Psychiatric disorders: nervousness, agitation, mental disorder.
Nervous system disorders: headache, tremor, dizziness.
Eye disorders: glaucoma, intraocular pressure increased, accommodation disorder, mydriasis, vision blurred, eye pain, corneal oedema, conjunctival hyperaemia, halo vision.
Cardiac disorders: tachycardia, heart rate increased, palpitations, arrhythmia, atrial fibrillation, supraventricular tachycardia, myocardial ischaemia.
Respiratory, thoracic and mediastinal disorders: cough, pharyngitis, dysphonia, bronchospasm, throat irritation, pharyngeal oedema, laryngospasm, bronchospasm paradoxical, dry throat.
Gastrointestinal disorders: vomiting, nausea, dry mouth, stomatitis, glossitis, gastrointestinal motility disorder, diarrhoea, constipation, oedema mouth.
Skin and subcutaneous tissue disorders: urticaria, rash, pruritus, angioedema, hyperhidrosis.
Musculoskeletal and connective tissue disorders: muscular weakness, muscle spasms, myalgia.
Renal and urinary disorders: urinary retention.
Investigations: blood pressure systolic increased, blood pressure diastolic decreased.
The chronic co-administration of DUOVENT with other anticholinergic drugs has not been studied. Therefore, the chronic co-administration of DUOVENT with other anticholinergic drugs is not recommended.
Other beta-adrenergics, anticholinergics and xanthine derivatives (such as theophylline) may enhance the bronchodilatatory effect. The concurrent administration of other beta-mimetics, systemically available anticholinergics and xanthine derivatives (e.g. theophylline) may increase the adverse reactions.
A potentially serious reduction in bronchodilatation may occur during concurrent administration of beta-blockers.
Hypokalaemia induced by beta2-agonists may be increased by concomitant treatment with xanthine derivatives, corticosteroids, and diuretics. This should be taken into account particularly in patients with severe airway obstruction.
Hypokalaemia may result in an increased susceptibility to arrhythmias in patients receiving digoxin. Additionally, hypoxia may aggravate the effects of hypokalaemia on cardiac rhythm. It is recommended that serum potassium levels are monitored in such situations.
Beta2-agonist containing medicinal products should be administered with caution to patients being treated with monoamine oxidase inhibitors or tricyclic antidepressants, since the action of beta-adrenergic agonists may be enhanced.
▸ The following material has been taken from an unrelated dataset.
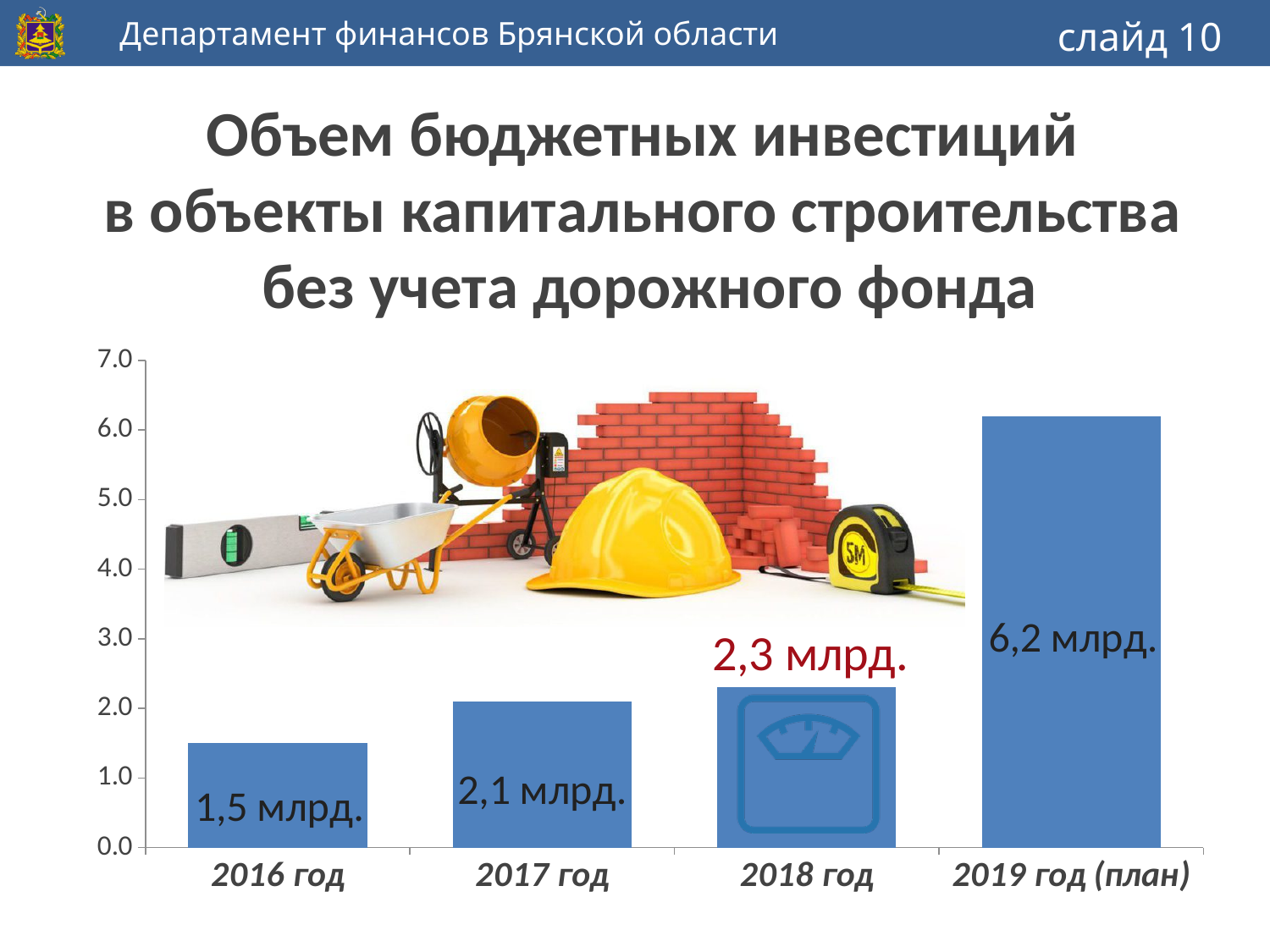
How many years are shown on the x axis? 4 What is the difference between the values for 2019 год (план) and 2018 год? 3,9 млрд. Which is larger, the value for 2017 год or the value for 2016 год? 2017 год What kind of chart is shown on the slide? bar chart What is the value for 2018 год? 2,3 млрд. What is the value for 2017 год? 2,1 млрд. What is the difference between the values for 2017 год and 2016 год? 0,6 млрд. Which year has the lowest value? 2016 год What is the value for 2016 год? 1,5 млрд. Which year has the highest value? 2019 год (план) What is the value for 2019 год (план)? 6,2 млрд. Do the values rise or fall from 2016 год to 2019 год (план)? rise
Inhalation of halogenated hydrocarbon anaesthetics such as halothane, trichloroethylene and enflurane may increase the susceptibility on the cardiovascular effects of beta-agonists.
R03AL01 - fenoterol and ipratropium bromide ; Belongs to the class of combination of adrenergics with anticholinergics, that may also include a corticosteroid. Used in the treatment of obstructive airway diseases.
Inhalant 4 mL (clear, colourless or almost colourless liquid, free from suspended particles and filled into polyethylene unit dose vials) x 60's.